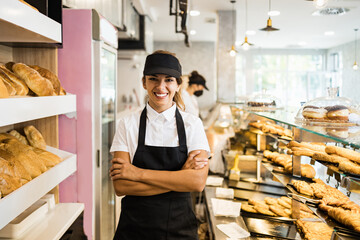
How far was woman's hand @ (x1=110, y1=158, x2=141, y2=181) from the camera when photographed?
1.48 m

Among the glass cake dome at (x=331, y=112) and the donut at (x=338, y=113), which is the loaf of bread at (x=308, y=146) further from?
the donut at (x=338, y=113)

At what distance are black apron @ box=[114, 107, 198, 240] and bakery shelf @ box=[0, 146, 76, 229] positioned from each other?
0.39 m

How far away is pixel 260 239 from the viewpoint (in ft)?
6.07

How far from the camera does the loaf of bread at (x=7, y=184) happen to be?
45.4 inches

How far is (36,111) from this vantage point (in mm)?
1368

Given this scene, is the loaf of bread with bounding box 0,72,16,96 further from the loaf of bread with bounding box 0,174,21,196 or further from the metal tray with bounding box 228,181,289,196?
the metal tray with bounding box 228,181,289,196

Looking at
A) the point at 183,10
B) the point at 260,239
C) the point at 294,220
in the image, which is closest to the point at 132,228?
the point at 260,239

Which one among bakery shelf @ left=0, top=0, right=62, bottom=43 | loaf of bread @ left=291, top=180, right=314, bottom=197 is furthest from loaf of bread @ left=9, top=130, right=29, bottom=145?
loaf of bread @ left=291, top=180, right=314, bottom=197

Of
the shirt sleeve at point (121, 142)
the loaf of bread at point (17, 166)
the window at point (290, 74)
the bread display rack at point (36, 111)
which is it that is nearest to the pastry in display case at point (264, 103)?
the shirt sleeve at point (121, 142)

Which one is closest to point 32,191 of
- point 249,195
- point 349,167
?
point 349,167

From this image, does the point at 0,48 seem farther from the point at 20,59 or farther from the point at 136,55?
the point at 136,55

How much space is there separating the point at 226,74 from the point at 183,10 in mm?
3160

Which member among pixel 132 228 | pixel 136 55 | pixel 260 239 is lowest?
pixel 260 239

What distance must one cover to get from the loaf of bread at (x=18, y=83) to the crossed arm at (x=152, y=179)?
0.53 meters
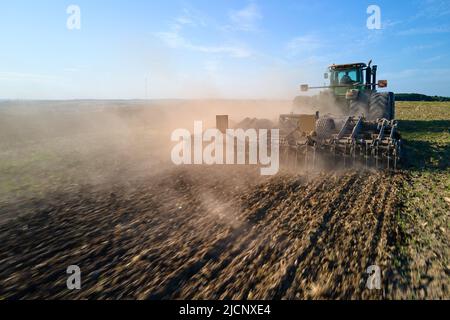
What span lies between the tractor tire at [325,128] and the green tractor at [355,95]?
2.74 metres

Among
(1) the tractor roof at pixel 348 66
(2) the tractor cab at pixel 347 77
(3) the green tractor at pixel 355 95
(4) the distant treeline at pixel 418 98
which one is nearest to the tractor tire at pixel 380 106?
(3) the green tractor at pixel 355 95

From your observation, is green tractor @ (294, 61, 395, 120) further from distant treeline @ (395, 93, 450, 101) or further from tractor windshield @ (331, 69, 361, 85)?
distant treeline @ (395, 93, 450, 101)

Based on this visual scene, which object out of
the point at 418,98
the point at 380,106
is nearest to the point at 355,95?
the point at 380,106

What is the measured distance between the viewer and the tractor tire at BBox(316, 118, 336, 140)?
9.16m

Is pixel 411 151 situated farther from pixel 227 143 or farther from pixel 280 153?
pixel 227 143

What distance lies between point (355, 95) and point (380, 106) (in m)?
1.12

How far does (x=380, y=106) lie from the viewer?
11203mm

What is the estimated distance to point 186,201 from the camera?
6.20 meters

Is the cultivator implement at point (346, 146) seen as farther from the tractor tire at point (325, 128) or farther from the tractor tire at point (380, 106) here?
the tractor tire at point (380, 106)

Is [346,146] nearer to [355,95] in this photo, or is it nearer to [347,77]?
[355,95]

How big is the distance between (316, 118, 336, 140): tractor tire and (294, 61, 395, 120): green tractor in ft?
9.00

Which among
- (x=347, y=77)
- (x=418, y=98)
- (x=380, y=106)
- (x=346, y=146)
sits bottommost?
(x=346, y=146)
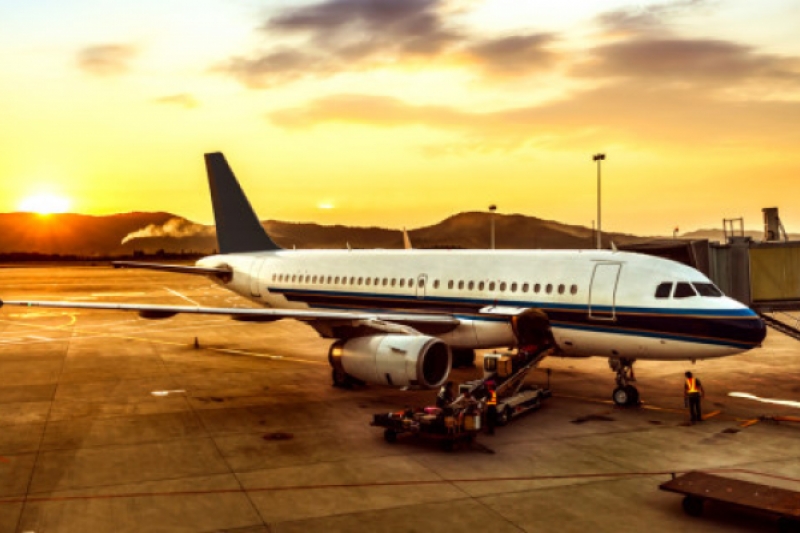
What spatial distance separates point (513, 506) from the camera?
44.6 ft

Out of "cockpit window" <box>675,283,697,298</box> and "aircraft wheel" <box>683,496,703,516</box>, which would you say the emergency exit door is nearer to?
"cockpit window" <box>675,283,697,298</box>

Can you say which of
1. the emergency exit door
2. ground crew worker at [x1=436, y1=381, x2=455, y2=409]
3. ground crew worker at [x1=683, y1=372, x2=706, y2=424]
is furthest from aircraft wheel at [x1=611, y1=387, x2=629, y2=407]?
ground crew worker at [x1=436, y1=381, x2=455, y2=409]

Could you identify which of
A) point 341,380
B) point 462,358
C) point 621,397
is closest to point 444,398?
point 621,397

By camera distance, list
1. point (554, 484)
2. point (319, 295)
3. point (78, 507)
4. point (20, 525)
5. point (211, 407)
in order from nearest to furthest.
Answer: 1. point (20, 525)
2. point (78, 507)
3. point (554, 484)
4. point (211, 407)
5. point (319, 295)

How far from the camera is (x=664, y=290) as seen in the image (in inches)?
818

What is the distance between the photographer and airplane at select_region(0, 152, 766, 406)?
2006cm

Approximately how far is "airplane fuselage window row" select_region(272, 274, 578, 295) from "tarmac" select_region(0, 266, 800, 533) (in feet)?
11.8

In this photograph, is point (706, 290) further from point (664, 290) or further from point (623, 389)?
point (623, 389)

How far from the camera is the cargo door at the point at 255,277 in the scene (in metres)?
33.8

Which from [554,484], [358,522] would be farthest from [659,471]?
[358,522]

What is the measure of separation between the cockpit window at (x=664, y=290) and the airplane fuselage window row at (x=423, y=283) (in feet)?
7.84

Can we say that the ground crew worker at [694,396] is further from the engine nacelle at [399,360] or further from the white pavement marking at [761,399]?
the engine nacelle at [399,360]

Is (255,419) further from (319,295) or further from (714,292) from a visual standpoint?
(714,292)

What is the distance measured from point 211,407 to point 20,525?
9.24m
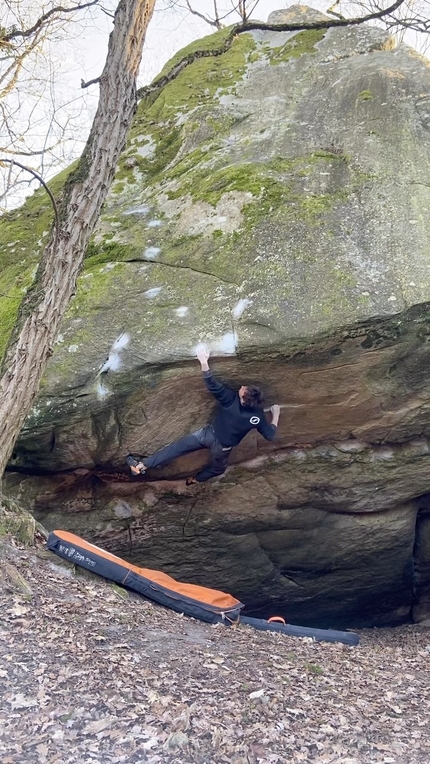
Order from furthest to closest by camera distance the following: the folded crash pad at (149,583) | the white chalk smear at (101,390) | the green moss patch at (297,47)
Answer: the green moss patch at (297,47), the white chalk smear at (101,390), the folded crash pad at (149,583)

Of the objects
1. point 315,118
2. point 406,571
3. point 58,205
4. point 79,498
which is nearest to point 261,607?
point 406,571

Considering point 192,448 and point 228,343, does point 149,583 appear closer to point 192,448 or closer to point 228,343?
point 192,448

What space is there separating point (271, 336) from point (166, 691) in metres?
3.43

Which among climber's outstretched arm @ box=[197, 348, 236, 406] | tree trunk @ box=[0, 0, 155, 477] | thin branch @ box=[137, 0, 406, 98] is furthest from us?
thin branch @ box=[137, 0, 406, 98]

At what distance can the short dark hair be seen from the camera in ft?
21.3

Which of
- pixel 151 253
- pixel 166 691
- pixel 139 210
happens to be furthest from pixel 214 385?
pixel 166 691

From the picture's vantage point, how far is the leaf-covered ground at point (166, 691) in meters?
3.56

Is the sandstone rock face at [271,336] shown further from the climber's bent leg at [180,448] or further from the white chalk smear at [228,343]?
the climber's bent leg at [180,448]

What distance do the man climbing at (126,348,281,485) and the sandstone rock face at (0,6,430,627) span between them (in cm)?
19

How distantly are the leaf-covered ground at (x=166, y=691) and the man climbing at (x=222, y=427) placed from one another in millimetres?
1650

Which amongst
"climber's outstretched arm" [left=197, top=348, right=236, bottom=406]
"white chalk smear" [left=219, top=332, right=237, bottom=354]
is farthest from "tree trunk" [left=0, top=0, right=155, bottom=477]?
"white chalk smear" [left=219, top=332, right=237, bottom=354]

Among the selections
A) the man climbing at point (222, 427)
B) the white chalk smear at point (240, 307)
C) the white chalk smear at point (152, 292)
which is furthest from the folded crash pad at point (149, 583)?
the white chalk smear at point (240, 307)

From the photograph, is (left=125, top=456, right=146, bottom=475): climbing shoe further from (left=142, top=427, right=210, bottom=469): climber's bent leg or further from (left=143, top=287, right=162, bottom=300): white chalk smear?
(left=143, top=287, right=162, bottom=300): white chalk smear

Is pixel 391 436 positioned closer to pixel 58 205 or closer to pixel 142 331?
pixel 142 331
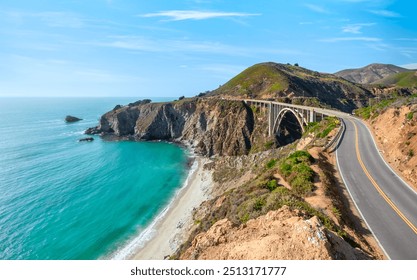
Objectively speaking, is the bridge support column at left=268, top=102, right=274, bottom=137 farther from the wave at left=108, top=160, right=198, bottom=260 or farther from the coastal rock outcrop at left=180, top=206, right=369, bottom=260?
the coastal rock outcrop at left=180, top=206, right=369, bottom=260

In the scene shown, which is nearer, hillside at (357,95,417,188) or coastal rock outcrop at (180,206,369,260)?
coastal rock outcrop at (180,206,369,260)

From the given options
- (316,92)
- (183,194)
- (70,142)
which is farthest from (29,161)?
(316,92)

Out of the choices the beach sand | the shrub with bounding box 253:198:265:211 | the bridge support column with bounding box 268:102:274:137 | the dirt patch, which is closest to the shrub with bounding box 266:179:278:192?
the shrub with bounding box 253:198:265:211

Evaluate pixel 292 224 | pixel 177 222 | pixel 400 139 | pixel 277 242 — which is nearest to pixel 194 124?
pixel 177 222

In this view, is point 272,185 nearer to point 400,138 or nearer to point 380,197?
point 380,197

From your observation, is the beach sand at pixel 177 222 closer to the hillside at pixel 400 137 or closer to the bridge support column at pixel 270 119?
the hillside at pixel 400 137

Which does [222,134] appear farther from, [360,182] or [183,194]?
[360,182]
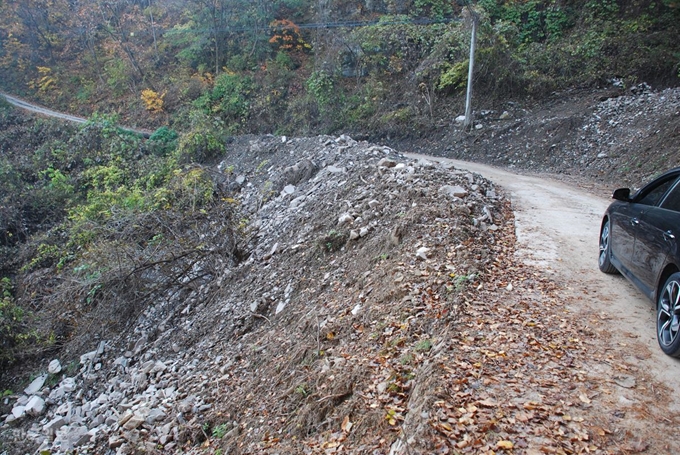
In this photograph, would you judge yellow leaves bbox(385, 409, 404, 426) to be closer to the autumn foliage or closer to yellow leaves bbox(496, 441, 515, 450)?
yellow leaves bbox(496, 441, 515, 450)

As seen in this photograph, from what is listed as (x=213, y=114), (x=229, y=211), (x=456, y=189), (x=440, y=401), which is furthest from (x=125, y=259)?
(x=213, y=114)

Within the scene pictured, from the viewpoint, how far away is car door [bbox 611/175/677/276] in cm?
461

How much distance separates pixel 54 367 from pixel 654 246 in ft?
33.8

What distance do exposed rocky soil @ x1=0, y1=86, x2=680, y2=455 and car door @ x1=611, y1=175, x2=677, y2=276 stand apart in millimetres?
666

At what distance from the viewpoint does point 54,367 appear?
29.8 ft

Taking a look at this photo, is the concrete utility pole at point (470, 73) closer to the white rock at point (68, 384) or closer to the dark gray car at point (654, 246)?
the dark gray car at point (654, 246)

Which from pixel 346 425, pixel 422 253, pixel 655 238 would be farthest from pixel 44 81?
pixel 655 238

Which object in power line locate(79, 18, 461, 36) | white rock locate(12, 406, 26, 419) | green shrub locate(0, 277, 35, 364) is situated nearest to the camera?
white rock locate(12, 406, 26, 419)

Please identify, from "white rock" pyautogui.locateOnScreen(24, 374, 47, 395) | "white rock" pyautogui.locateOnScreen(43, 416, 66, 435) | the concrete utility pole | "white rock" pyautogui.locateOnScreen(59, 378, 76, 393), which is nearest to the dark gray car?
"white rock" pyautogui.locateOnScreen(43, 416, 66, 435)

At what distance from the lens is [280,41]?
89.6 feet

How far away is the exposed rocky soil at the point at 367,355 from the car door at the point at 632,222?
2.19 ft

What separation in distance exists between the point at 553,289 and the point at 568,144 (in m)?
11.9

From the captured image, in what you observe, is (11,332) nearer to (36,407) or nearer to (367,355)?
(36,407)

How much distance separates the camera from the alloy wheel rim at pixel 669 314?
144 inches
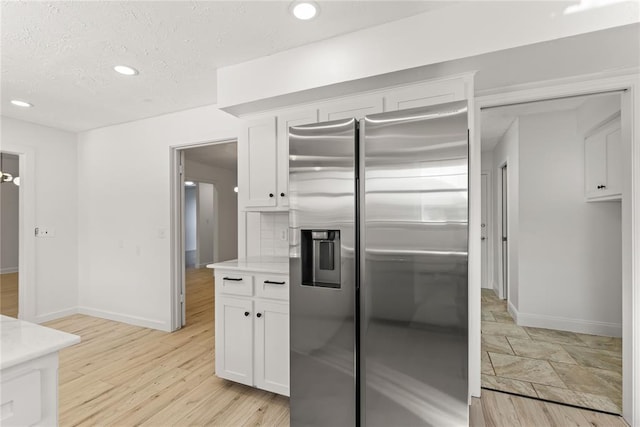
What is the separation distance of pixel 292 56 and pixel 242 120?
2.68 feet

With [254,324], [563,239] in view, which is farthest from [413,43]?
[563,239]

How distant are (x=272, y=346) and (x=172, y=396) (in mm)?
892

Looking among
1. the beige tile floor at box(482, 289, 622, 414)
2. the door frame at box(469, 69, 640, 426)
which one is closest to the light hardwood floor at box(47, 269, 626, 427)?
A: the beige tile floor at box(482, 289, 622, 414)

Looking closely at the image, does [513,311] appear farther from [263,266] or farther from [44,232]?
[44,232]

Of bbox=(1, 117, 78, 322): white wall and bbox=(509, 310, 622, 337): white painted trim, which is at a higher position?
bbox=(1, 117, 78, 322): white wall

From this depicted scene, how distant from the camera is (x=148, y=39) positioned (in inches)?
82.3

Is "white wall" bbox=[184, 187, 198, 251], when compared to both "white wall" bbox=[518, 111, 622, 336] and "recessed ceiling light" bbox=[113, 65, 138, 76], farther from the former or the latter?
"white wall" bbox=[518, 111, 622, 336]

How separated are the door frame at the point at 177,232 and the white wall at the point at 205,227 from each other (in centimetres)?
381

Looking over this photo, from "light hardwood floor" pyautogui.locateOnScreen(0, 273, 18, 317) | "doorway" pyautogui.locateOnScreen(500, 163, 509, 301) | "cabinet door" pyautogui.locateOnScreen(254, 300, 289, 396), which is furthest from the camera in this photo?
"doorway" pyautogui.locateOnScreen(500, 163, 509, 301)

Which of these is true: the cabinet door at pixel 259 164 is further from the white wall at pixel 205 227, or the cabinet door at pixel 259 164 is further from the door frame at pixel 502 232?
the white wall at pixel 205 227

- AIM OF THE TASK:
Update the listing from its first line up to and including the line containing "0.53 meters", replacing every occurrence of "bakery shelf" with "display shelf" and leaving all other text unchanged. Omit the pictures from the result.

- REPLY TO THE TASK:
How far was woman's hand @ (x1=110, y1=158, x2=141, y2=181) from the camera when photographed?
1.48 m

Among the glass cake dome at (x=331, y=112) and the donut at (x=338, y=113), which is the loaf of bread at (x=308, y=146) further from?
the donut at (x=338, y=113)

At what distance are black apron @ box=[114, 107, 198, 240] and display shelf @ box=[0, 146, 76, 229] positioned from each other?
0.39 m

How far away is pixel 260 239 from the viewpoint (in ft)?
6.07

How far from the camera does the loaf of bread at (x=7, y=184) happen to be?
45.4 inches

How far is (36,111) from this vantage point (in mm)?
1368

Given this scene, is the loaf of bread with bounding box 0,72,16,96 further from the loaf of bread with bounding box 0,174,21,196 or further from the metal tray with bounding box 228,181,289,196?
the metal tray with bounding box 228,181,289,196

Looking at
A) the point at 183,10
B) the point at 260,239
C) the point at 294,220
in the image, which is closest to the point at 132,228?
the point at 260,239

Which one among display shelf @ left=0, top=0, right=62, bottom=43 | loaf of bread @ left=291, top=180, right=314, bottom=197 is furthest from loaf of bread @ left=9, top=130, right=29, bottom=145?
loaf of bread @ left=291, top=180, right=314, bottom=197

Of
the shirt sleeve at point (121, 142)
the loaf of bread at point (17, 166)
the window at point (290, 74)
the bread display rack at point (36, 111)
which is it that is nearest to the pastry in display case at point (264, 103)?
the shirt sleeve at point (121, 142)

Which one is closest to point 32,191 of
- point 249,195
- point 349,167
?
point 349,167

From this image, does the point at 0,48 seem farther from the point at 20,59 or farther from the point at 136,55?
the point at 136,55

How much space is there separating the point at 226,74 from the point at 183,10 in mm?
3160

Which member among pixel 132 228 | pixel 136 55 | pixel 260 239 is lowest?
pixel 260 239

What distance must one cover to get from the loaf of bread at (x=18, y=83) to the crossed arm at (x=152, y=179)?
0.53 meters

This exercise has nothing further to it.